● Your objective
At the line containing "phylum: Chordata", begin repeating lines exactly, and stop only after the final line of the records below.

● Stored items
*** Begin section ***
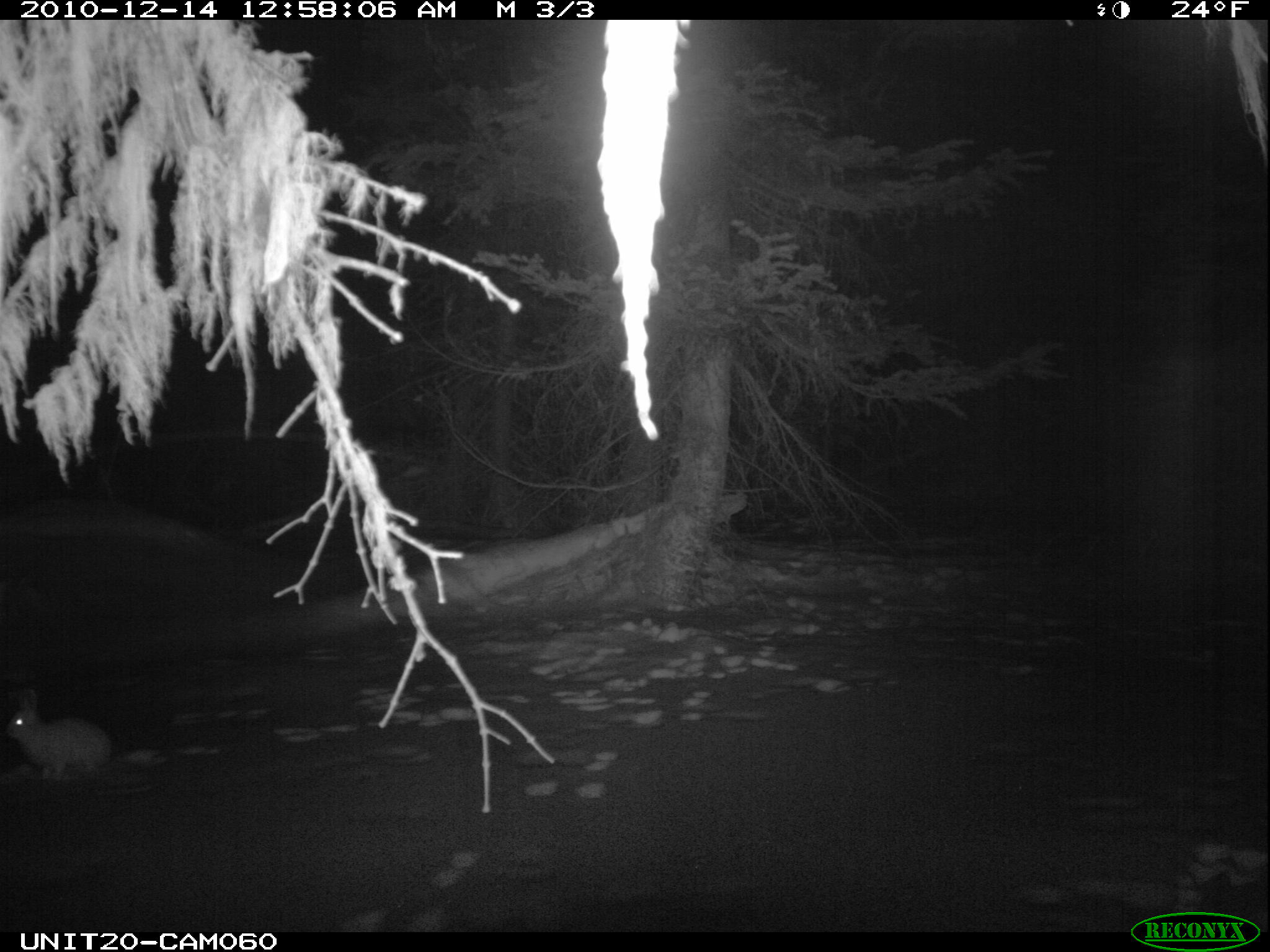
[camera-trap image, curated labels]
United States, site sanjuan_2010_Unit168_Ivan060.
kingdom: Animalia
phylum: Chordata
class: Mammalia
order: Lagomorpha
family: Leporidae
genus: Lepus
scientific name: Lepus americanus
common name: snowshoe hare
*** End section ***
● Your solution
phylum: Chordata
class: Mammalia
order: Lagomorpha
family: Leporidae
genus: Lepus
scientific name: Lepus americanus
common name: snowshoe hare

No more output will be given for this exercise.